Na nova localidade as famílias terão mais espaço para a manutenção do sistema de vida Mbyá-Guarani. Na terra, nova matas, açudes e áreas de roça garantirão certa autonomia para a subsistência indígena. Um baluarte da resistência, mas ainda o começo de um processo, como aponta Maurício:
– Não é para a minha família, não é só para a família do Pedro [cacique da aldeia Petim] que é importante, mas para toda a família Guarani, é uma conquista do povo Guarani. É o início desse programa, a gente espera que o último, o oitavo, seja uma alegria maior ainda.

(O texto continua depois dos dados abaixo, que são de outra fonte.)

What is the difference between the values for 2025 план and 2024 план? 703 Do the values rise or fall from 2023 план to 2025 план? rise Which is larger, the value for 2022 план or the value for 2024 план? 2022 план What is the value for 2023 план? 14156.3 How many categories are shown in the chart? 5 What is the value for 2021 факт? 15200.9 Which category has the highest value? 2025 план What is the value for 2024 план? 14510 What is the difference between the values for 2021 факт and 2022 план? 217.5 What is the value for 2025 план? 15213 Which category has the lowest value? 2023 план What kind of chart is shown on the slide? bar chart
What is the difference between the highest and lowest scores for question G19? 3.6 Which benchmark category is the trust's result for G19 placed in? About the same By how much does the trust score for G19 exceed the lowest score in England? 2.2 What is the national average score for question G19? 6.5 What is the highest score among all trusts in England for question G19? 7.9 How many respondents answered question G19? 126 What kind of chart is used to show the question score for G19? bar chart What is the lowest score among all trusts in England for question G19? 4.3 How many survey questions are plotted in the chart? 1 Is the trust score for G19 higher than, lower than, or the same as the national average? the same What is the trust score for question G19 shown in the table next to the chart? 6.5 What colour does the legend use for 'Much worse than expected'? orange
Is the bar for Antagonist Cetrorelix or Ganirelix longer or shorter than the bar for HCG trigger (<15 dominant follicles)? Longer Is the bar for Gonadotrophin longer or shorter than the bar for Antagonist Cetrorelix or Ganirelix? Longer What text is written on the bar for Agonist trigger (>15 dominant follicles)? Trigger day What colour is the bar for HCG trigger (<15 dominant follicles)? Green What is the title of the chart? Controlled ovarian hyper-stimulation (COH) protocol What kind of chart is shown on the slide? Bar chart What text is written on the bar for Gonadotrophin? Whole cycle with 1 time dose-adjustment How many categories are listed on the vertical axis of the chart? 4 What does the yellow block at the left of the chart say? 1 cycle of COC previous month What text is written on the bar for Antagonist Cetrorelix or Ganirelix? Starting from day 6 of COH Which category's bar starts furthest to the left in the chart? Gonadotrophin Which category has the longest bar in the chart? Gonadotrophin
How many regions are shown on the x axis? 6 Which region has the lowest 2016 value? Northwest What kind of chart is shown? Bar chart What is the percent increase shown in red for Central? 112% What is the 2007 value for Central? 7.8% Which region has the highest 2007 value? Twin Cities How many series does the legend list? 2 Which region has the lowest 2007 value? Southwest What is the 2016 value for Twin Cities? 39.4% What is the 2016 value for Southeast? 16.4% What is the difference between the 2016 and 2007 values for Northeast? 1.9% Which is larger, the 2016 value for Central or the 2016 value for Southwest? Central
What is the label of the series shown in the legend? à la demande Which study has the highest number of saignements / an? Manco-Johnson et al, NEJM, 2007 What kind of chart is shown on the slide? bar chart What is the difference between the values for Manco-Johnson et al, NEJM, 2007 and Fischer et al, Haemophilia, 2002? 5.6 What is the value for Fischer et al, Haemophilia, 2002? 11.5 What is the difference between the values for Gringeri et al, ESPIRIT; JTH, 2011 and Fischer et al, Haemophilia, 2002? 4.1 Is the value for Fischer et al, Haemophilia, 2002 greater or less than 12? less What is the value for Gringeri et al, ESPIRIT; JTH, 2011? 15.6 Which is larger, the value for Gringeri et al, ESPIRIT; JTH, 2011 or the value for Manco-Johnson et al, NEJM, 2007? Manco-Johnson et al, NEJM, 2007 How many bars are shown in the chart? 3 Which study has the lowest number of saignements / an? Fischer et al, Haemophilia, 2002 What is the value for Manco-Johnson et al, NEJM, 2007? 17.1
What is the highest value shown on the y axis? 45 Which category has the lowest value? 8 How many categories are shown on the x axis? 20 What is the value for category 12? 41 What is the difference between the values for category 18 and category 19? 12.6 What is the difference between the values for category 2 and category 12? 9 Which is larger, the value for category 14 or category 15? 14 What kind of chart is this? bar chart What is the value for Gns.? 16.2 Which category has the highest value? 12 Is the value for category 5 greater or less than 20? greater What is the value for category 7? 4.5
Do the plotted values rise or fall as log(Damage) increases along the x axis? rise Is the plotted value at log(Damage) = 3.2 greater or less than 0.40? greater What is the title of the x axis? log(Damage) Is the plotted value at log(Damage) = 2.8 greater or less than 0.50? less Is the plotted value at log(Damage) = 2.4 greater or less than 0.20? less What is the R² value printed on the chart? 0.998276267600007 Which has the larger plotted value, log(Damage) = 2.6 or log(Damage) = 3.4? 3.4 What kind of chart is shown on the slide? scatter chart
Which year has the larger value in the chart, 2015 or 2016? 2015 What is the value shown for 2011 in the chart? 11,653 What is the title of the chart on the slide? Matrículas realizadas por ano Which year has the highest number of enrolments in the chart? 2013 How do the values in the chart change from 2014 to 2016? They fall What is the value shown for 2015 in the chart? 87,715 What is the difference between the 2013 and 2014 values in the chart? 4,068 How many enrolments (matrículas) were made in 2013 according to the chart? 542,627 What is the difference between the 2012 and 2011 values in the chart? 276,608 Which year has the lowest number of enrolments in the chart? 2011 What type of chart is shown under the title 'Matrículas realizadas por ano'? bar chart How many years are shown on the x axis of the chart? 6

Esse é o principal objetivo lá na frente, esse é o primeiro, mas queremos chegar lá no oitavo. E é um momento importante onde a gente vai ver de fato a concretização do programa, de um programa que foi assumido pelo governo. E a gente está sempre com o pé atrás devido a esses ataques violentos que vem acontecendo contra os povos indígenas. Isso é gravíssimo hoje no Brasil. Hoje parece que o índio é o entrave para o avanço do Brasil. Esses ataques não se justificam. Qual é justificativa dos governos que falam que os indígenas são entraves para o desenvolvimento do Brasil? Porque nós indígenas somos dessa terra aqui, quando eles vieram nós já estávamos aqui, nossos antepassados já estavam aqui.